Allegations of bullying and intimidation shared by the widow of a Queensland police officer killed on the job six years ago are being taken seriously, the state's top cop says.

Police Commissioner Katarina Carroll says she is "incredibly saddened" by the distress felt by Senior Constable Brett Forte's partner after his shooting death in May 2017.

"I personally met with Susie and spoke to her and these matters will be looked at, not only just in recent times but over that extended period," Ms Carroll told ABC radio Brisbane on Wednesday.

"It's very difficult to listen to, she's a good person and a good human, and we should be supporting our people."

Senior Constable Forte and his police partner were "sitting ducks" when Ricky Maddison lured them down a dirt road and opened fire with a machine gun in the Lockyer Valley, west of Brisbane, according to an inquest into his death.

Coroner Terry Ryan said several systemic factors may have contributed to Sen Const Forte's death and it was possible the shooting could have been prevented.

Ms Forte said she and her husband's partner, Senior Constable Cath Nielsen, have suffered ongoing bullying, intimidation, threats, gas lighting and manipulation from police colleagues after asking questions about the 2017 shooting.

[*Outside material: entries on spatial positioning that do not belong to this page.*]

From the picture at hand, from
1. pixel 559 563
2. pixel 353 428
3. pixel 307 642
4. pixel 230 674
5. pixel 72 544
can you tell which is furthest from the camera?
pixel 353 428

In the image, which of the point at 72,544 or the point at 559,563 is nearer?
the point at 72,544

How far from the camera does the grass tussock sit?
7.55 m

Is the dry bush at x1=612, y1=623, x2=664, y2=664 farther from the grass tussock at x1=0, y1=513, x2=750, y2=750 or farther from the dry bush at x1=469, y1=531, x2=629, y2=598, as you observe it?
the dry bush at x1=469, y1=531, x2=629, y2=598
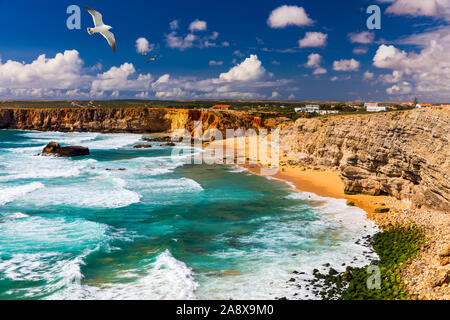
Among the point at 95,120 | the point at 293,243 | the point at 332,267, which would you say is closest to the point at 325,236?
the point at 293,243

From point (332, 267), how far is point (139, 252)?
8167 millimetres

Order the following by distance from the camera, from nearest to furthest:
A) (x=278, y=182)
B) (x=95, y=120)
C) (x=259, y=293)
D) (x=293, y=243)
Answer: (x=259, y=293) → (x=293, y=243) → (x=278, y=182) → (x=95, y=120)

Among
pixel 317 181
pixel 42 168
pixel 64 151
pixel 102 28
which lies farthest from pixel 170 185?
pixel 64 151

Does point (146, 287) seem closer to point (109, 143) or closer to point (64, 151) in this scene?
point (64, 151)

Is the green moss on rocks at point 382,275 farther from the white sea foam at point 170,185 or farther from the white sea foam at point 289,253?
the white sea foam at point 170,185

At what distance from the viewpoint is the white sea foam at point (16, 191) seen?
22969 mm

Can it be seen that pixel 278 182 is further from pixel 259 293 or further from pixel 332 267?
pixel 259 293

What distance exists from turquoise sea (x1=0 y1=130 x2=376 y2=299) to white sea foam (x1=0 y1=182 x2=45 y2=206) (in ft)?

"Many issues I asked questions about continue to be swept under the carpet and there is no doubt an incident like this will happen again in the near future as the problems have not been rectified," she told reporters after the findings were handed down on Tuesday.

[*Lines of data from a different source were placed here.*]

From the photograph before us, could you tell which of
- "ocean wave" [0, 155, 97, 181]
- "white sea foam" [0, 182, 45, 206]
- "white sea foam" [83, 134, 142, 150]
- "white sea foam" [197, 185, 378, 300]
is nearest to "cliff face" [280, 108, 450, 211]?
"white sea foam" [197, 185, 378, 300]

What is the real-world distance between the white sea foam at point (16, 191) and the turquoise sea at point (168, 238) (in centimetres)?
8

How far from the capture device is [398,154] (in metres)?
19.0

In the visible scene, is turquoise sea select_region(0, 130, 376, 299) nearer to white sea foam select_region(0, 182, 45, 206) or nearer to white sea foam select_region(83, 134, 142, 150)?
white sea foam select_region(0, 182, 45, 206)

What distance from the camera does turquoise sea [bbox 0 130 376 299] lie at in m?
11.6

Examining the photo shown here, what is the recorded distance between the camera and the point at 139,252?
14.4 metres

Mrs Forte, who's also a police officer, was on duty the day her husband was killed.

Ms Carroll insisted that a reformed complaints system within the QPS means officers can have confidence about speaking up.

"The system has completely changed, it was highly decentralised," she said.

"(Now) all matters of bullying, sexism, racism (and) misogyny come to one point, to senior officers."

The commissioner is also pushing for a national firearms register following the death of two other officers in December last year.

Constable Matthew Arnold and Constable Rachel McCrow were murdered on a Wieambilla property, more than 300 kilometres west of Brisbane, by a trio of conspiracy theorists.

"That will make a difference to have one system across the entire nation, where you can track firearms and who owns them is incredibly important," she said.